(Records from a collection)
[Start of Attachment]
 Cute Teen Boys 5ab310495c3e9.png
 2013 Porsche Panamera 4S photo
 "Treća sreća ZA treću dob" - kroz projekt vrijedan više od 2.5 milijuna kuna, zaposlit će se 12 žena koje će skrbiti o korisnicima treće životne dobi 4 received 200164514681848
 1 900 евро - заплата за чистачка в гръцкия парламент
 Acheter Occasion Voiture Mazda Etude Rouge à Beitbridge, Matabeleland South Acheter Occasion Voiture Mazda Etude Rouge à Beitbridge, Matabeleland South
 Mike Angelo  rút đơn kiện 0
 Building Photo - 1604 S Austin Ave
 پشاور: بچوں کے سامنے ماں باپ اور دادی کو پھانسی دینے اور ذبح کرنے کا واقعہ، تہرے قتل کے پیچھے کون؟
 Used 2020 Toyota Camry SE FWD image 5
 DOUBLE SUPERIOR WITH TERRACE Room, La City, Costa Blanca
[End of Attachment]
[Start of Attachment]
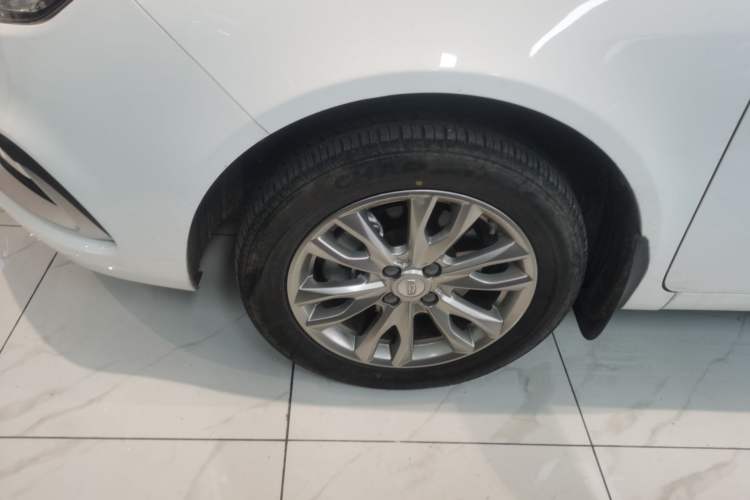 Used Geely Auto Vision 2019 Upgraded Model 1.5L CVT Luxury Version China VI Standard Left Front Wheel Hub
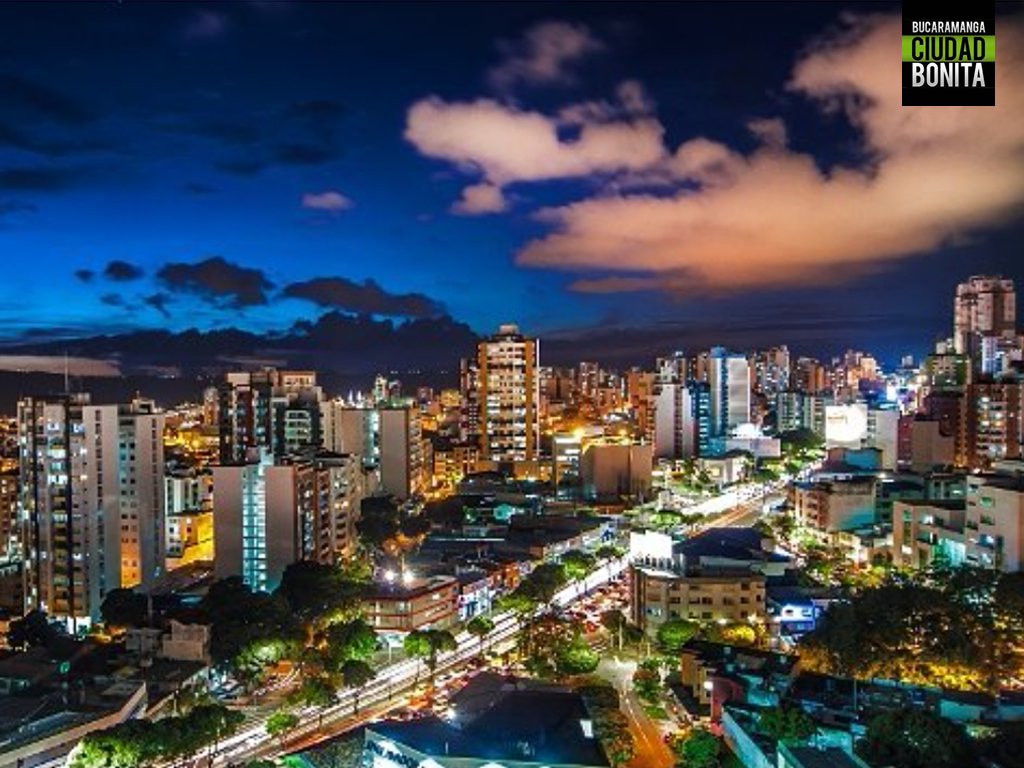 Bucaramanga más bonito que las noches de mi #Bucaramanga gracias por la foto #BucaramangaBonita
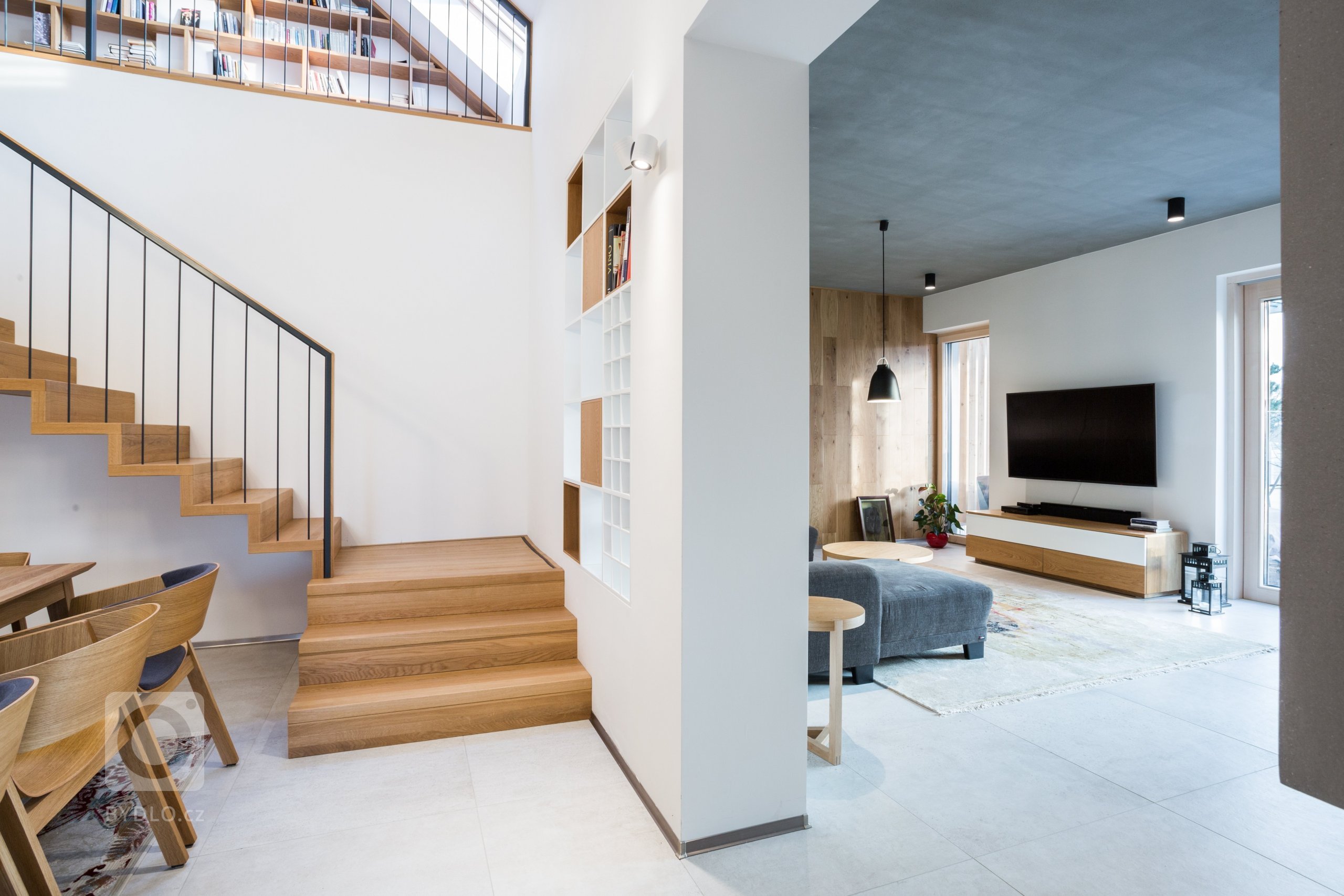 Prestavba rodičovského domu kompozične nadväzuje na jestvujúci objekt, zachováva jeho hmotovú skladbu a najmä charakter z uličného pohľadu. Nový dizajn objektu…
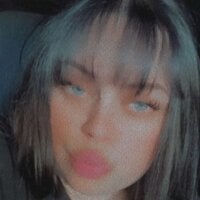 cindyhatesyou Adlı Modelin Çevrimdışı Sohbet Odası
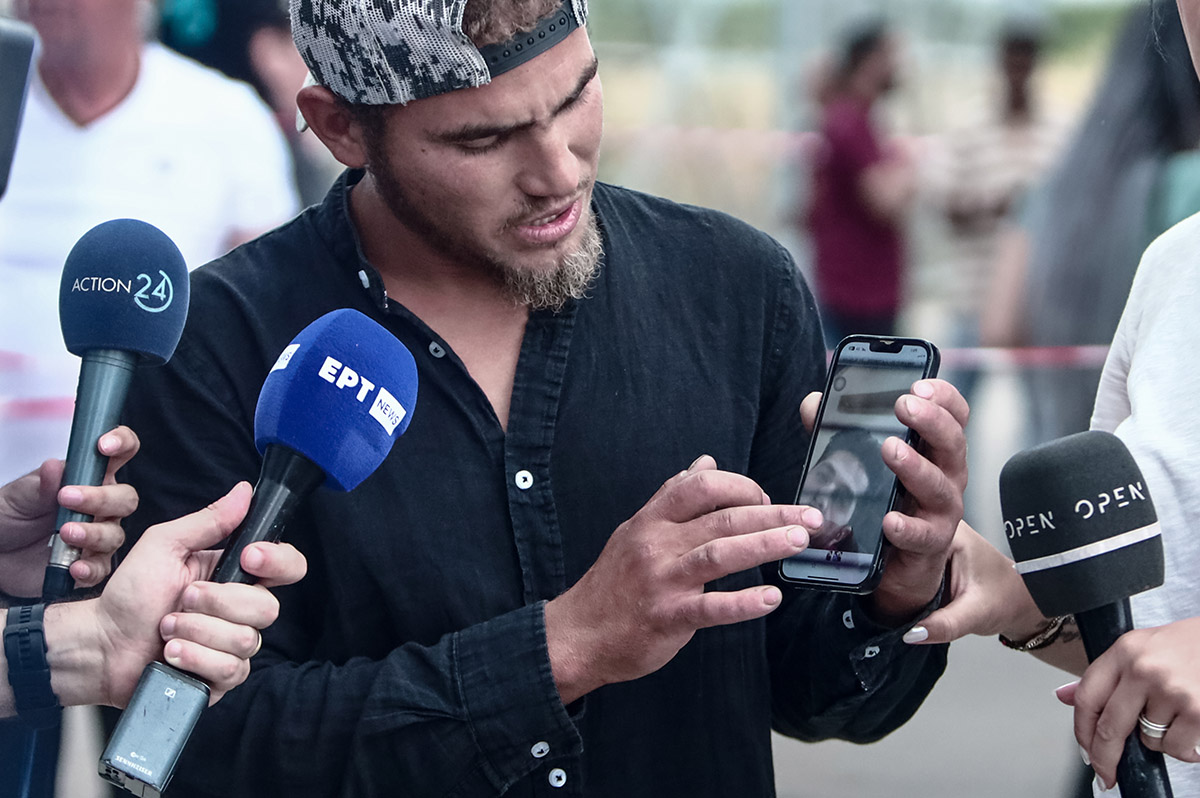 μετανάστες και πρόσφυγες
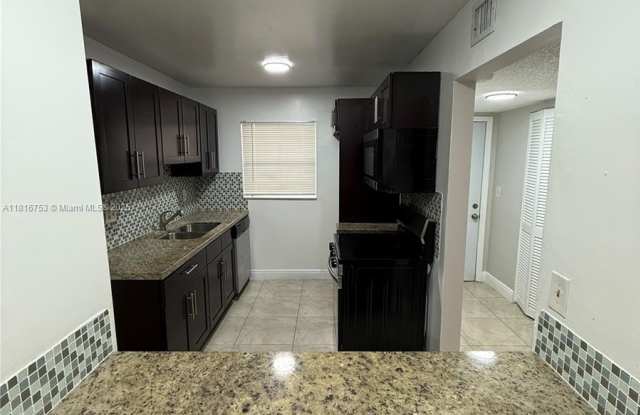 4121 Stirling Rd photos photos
[End of Attachment]
[Start of Attachment]
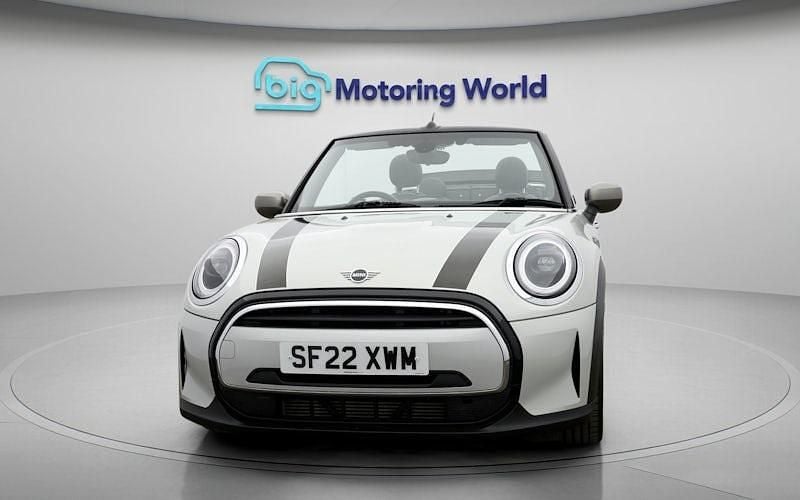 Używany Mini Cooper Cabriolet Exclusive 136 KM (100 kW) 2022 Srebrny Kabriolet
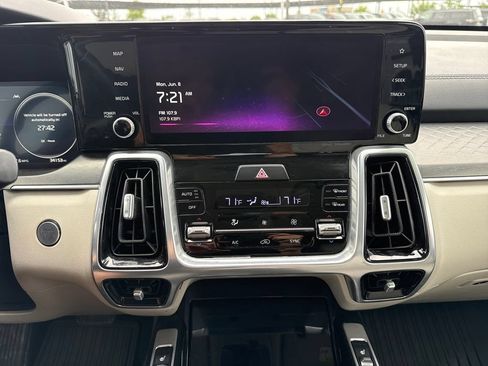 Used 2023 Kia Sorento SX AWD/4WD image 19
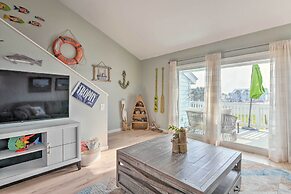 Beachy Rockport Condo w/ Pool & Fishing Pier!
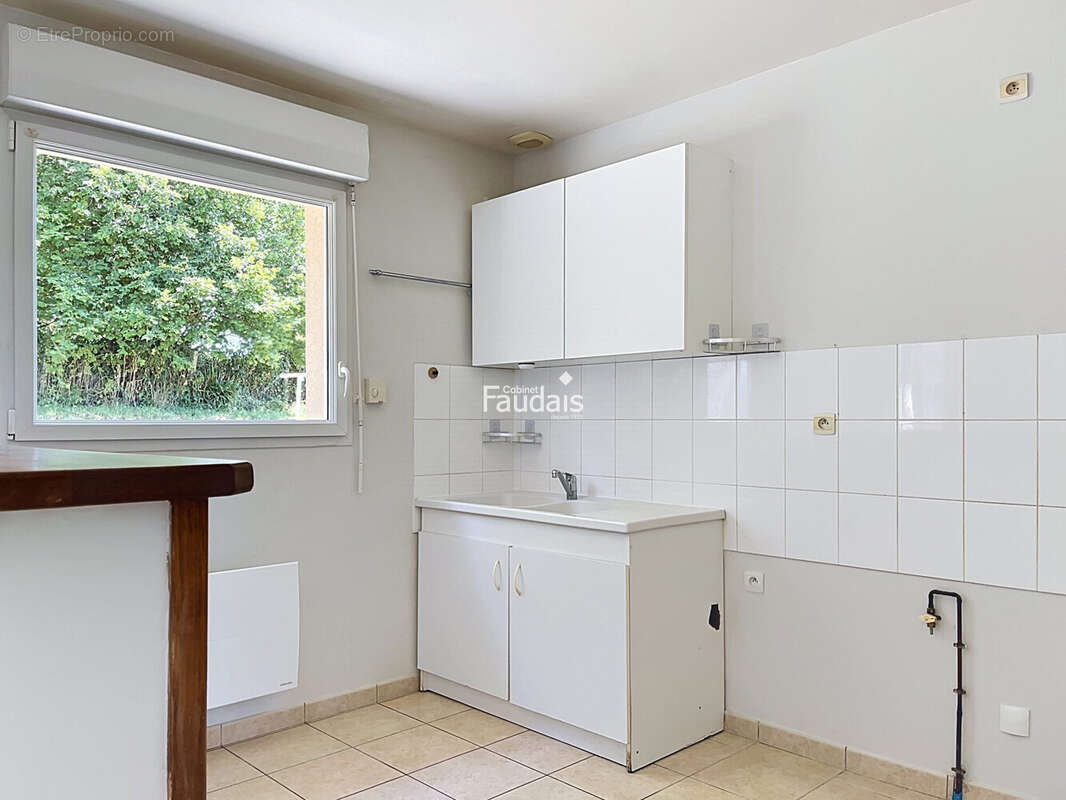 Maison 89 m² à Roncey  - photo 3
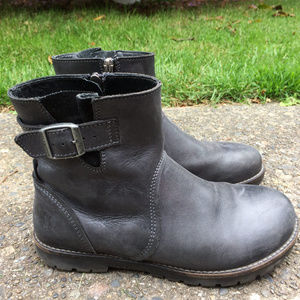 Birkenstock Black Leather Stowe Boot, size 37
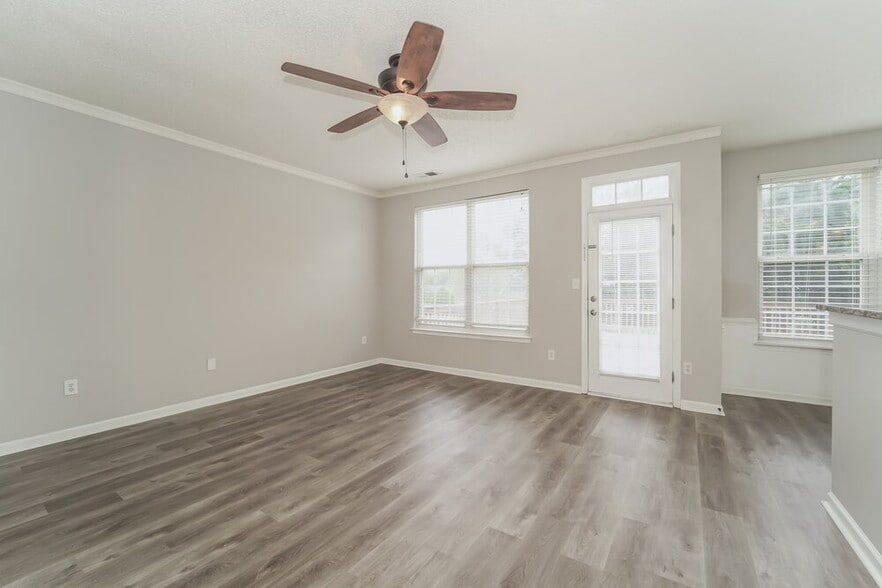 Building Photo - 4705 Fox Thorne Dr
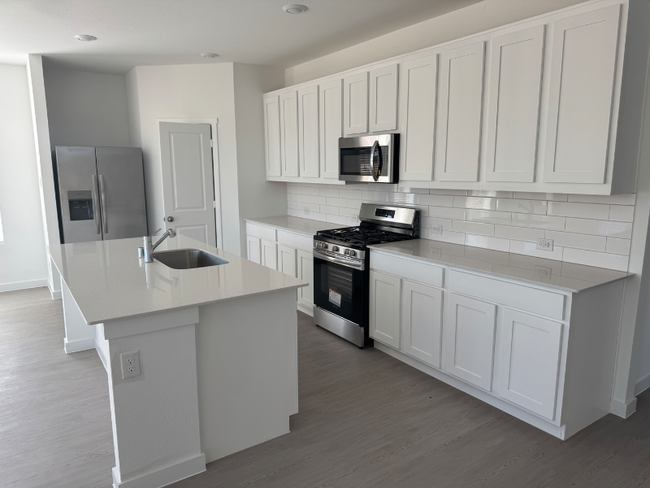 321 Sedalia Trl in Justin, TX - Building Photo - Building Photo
[End of Attachment]
WORK TASK: Beginning at the line with "Building Photo - 1604 S Austin Ave" and stopping after the line with "DOUBLE SUPERIOR WITH", please write out every line of the data above exactly and nothing else.

WRITTEN RESPONSE:
 Building Photo - 1604 S Austin Ave
 پشاور: بچوں کے سامنے ماں باپ اور دادی کو پھانسی دینے اور ذبح کرنے کا واقعہ، تہرے قتل کے پیچھے کون؟
 Used 2020 Toyota Camry SE FWD image 5
 DOUBLE SUPERIOR WITH TERRACE Room, La City, Costa Blanca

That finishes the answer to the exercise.